### [Brano]
※
Ancora una volta a spuntarla sono stati i paesi ricchi che non vogliono sapere di aprire il portafoglio per rimpinguare il "Green Climate Fund", il Fondo internazionale per il clima. La materia del contendere è sempre la stessa. Da una parte ci sono i paesi più sviluppati, che sostengono di svolgere già la propria parte attenendosi ai protocolli Usa - Cina e a quelli dell'Unione Europea, mentre dalla parte opposta si trovano schierati i paesi più poveri, che sono dell'avviso che non spetta a loro farsi carico d'una qualsivoglia responsabilità finanziaria, poiché si considerano quelli che non inquinano, se non in minima parte e senza compromettere il futuro del pianeta.
※
### [Cosa si chiede]
- a) In base al brano sul Fondo per il clima, spiega perché i paesi più poveri ritengono di non doversi assumere alcuna responsabilità finanziaria. Usa da una a tre frasi.
- b) Rispondi brevemente a queste domande sul brano sul Fondo per il clima, una per riga:
(i) Chi l'ha spuntata ancora una volta?
(ii) Come si chiama in inglese il Fondo internazionale per il clima?
(iii) A quali protocolli dicono di attenersi i paesi più sviluppati?
- c) Prosegui il brano sul Fondo per il clima a partire dall'ultima frase riportata.

### [Voci fornite]
※
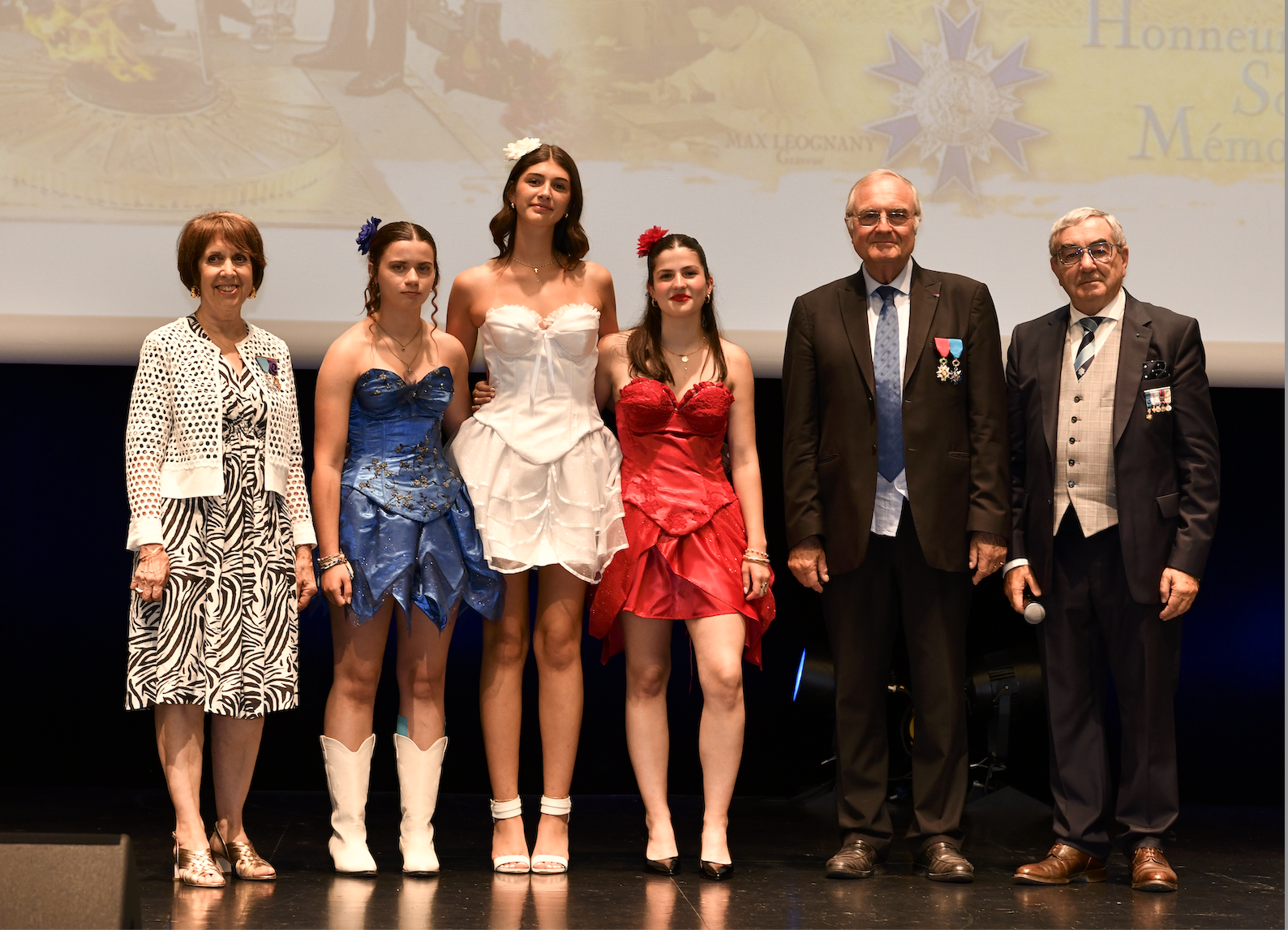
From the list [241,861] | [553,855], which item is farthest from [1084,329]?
[241,861]

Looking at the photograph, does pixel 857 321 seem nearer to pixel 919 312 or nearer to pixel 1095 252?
pixel 919 312

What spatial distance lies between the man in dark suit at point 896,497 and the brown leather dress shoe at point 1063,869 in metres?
0.14

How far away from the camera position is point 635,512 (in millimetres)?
3232

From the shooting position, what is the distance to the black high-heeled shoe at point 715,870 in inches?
124

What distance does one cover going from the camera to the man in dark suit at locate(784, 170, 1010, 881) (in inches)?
123

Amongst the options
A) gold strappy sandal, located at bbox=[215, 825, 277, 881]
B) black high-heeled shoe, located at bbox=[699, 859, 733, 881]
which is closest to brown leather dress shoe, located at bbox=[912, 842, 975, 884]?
black high-heeled shoe, located at bbox=[699, 859, 733, 881]

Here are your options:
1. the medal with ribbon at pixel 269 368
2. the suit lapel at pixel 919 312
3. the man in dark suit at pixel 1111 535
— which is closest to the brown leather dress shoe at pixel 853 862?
the man in dark suit at pixel 1111 535

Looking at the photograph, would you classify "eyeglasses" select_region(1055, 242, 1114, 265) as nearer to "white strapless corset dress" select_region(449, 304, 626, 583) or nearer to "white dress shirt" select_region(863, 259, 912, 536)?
"white dress shirt" select_region(863, 259, 912, 536)

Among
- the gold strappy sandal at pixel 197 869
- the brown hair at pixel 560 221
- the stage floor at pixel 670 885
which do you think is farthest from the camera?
the brown hair at pixel 560 221

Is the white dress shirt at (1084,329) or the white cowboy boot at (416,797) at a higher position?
the white dress shirt at (1084,329)

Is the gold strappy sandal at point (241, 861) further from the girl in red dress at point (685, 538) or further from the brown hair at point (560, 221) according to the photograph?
the brown hair at point (560, 221)

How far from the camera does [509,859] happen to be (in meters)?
3.17

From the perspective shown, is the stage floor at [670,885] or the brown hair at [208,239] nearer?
the stage floor at [670,885]

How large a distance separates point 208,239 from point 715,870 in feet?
6.11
※
### [Risposte ai compiti]
- a) I paesi più poveri si considerano quelli che non inquinano, o che inquinano solo in minima parte e senza compromettere il futuro del pianeta. Per questo ritengono che non spetti a loro farsi carico di alcuna responsabilità finanziaria.

- b)
(i) I paesi ricchi.
(ii) "Green Climate Fund".
(iii) Ai protocolli Usa - Cina e a quelli dell'Unione Europea.

- c)
La XXesima Conferenza Onu sul clima: i temi - I rappresentanti dei 195 paesi che si erano riuniti a Lima (Perù) per trovare una equa soluzione per abbattere i tassi di anidride carbonica e tentare di ridurre almeno di due gradi la temperatura del pianeta si sono, quindi, divisi e posizionati su rive opposte ma dello stesso turbolento fiume. Forse per questa ragione - dopo una lunga nottata di compromessi - hanno elaborato un protocollo di cinque pagine che - secondo gli addetti ai lavori - avrà poca rilevanza, quando sarà presentato alla Conferenza di Parigi che si terrà il prossimo anno. Il nodo più spinoso che bisognava risolvere era quello del finanziamento. E siccome non è stato trovato alcun accordo potrebbe restare un'utopia la riduzione dell'effetto serra da considerarsi dal 2020 in avanti.
E sarà sempre più difficile raccogliere i 100 miliardi di dollari che sono stati stimati per potere intervenire sulle industrie che oggi inquinano maggiormente l'Ambiente.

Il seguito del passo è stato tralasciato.